#### [Set problem]
Quote the data word for word, starting with its first line and going on through the line with "2.04 metres".

#### [Supplied records]
::::
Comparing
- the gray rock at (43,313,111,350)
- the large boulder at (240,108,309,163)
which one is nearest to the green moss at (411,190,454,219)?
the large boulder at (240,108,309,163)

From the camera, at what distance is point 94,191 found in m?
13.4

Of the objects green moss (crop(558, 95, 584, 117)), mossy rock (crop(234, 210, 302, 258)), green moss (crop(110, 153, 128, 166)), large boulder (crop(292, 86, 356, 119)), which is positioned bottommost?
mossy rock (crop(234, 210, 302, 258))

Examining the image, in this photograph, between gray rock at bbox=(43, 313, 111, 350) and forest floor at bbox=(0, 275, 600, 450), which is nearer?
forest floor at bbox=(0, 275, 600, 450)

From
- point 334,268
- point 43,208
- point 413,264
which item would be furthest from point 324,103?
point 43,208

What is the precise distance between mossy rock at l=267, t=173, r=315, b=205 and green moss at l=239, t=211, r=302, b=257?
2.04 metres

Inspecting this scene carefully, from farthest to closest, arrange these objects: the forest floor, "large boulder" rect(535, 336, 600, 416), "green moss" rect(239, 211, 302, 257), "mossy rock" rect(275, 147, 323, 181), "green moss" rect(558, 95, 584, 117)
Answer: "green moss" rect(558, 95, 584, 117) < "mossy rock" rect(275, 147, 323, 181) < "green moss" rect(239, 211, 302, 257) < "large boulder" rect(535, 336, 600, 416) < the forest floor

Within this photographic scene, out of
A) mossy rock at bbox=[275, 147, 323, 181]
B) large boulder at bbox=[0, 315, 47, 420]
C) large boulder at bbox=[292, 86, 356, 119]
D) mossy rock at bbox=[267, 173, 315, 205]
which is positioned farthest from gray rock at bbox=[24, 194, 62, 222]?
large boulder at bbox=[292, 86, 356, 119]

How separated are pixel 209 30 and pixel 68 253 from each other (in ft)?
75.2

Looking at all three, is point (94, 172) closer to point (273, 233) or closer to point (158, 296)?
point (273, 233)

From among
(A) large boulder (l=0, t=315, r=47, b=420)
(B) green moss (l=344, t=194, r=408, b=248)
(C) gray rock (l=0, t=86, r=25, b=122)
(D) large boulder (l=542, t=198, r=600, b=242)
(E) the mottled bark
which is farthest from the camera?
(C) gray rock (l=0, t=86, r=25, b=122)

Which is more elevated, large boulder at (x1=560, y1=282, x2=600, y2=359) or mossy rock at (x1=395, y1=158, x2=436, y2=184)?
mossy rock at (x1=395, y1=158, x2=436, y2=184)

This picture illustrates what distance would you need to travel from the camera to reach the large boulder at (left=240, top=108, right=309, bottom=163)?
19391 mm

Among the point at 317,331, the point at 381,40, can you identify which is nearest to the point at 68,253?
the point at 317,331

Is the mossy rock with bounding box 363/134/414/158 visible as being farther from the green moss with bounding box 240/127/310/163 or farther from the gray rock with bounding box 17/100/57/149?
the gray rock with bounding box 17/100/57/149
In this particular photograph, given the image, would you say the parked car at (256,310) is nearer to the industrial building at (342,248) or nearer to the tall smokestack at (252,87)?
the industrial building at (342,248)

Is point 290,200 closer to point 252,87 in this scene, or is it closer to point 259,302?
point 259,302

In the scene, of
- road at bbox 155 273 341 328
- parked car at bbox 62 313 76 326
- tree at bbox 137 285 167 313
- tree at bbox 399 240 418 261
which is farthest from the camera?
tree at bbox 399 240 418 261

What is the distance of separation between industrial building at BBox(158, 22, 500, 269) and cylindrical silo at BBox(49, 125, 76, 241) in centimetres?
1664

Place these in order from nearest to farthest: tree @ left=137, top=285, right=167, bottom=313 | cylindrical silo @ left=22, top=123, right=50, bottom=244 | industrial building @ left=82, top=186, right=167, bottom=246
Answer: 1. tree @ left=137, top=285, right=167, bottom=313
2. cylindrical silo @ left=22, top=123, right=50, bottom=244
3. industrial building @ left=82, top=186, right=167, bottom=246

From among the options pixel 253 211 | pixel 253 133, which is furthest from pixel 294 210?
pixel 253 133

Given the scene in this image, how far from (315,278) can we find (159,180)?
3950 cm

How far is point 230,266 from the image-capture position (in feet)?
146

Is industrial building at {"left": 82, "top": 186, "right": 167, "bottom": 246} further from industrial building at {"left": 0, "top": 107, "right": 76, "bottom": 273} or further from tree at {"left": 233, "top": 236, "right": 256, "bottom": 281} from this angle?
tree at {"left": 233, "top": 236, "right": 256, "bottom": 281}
::::
#### [Result]
Comparing
- the gray rock at (43,313,111,350)
- the large boulder at (240,108,309,163)
which one is nearest to the green moss at (411,190,454,219)?
the large boulder at (240,108,309,163)

From the camera, at what distance is point 94,191 found in m?
13.4

Of the objects green moss (crop(558, 95, 584, 117)), mossy rock (crop(234, 210, 302, 258)), green moss (crop(110, 153, 128, 166)), large boulder (crop(292, 86, 356, 119)), which is positioned bottommost?
mossy rock (crop(234, 210, 302, 258))

Examining the image, in this photograph, between gray rock at bbox=(43, 313, 111, 350) and forest floor at bbox=(0, 275, 600, 450), which is nearer?
forest floor at bbox=(0, 275, 600, 450)

From
- point 334,268
- point 43,208
- point 413,264
which item would be furthest from point 324,103?
point 43,208

What is the precise distance between mossy rock at l=267, t=173, r=315, b=205 and green moss at l=239, t=211, r=302, b=257?
2.04 metres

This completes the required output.